I was still eating left over’s from this weekend… I’m sure the company is going to be happy to see I don’t use my whole meal allotment.

Day 10 of my Connecticut Adventure.

So, I’ll get caught up and put two days in here, I guess.

Training itself is going really well.

My fridge in my room is freezing my food L

In my lunch today I found a fruit fly. L

I didn’t want to put it out there… but I’m annoyed today. The people in my class aren’t so nice. Day one I introduced myself to a couple of them, and they couldn’t have been less interested in who I was or what I had to say… Here we are at the second week of training… EVERYONE (there are a whole 9 of us) goes out to dinner together. I haven’t been invited or asked… tonight took the cake though… I went to pick up my dinner in the lounge. Three of them were having dinner at the bar. The only one who spoke to me was the one other woman in the class… the other two guys completely ignored me. Now me, I would have suggested that the individual sit with us…. I don’t know what it is. I don’t think I’ve come across as holier than thou…maybe I have… frankly, my first impression of them wasn’t great… and they haven’t given me anything to make me think anything better of them.

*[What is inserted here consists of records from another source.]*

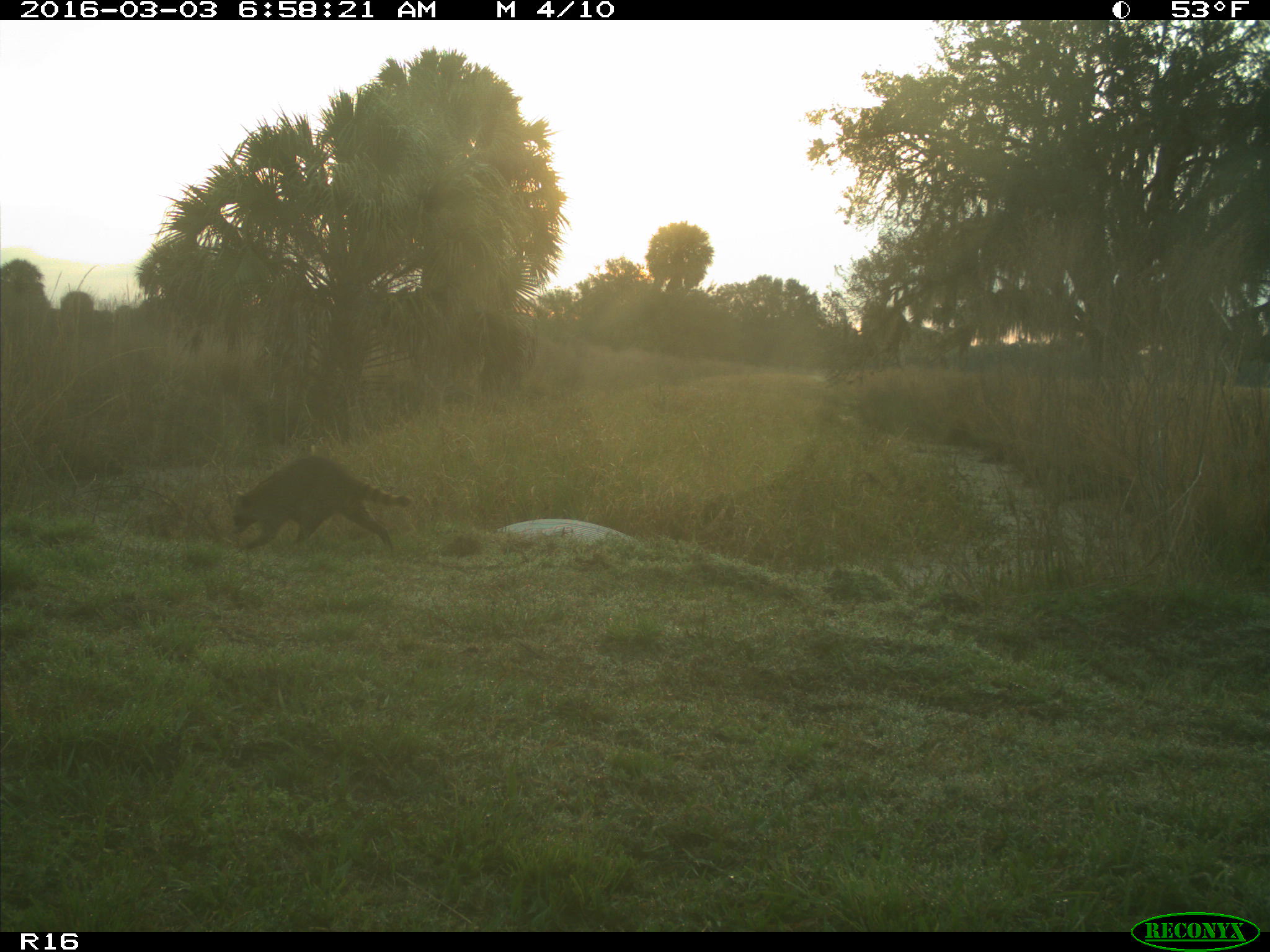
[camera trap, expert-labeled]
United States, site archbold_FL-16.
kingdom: Animalia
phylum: Chordata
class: Mammalia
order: Carnivora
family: Procyonidae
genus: Procyon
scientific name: Procyon lotor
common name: common raccoon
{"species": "Procyon lotor (common raccoon)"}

For those who know me, know that I’m pretty darn social. I party with anyone… as long as you keep your hands to yourself (and then if I know you well enough & know you are being silly I will pretty much accept that too).

This COULD be the universe’s way of telling me that I need to maintain a professional personality when I am around people I work with. I haven’t always been the best one for this. Some of my best partying friends were also co-workers… and I have been known to let my freak flag fly. Oh well… I guess this is where I make the choice to separate personal and professional life completely and utterly… I’m so grateful for the wonderful people I’ve met through my previous jobs, those who take me for who I am. Many of them let their freak flags fly high with mine!

On the upside my dinner (which I ate alone) was really good.

I’m going to curl up with a good book (my aunty gave me a bag full).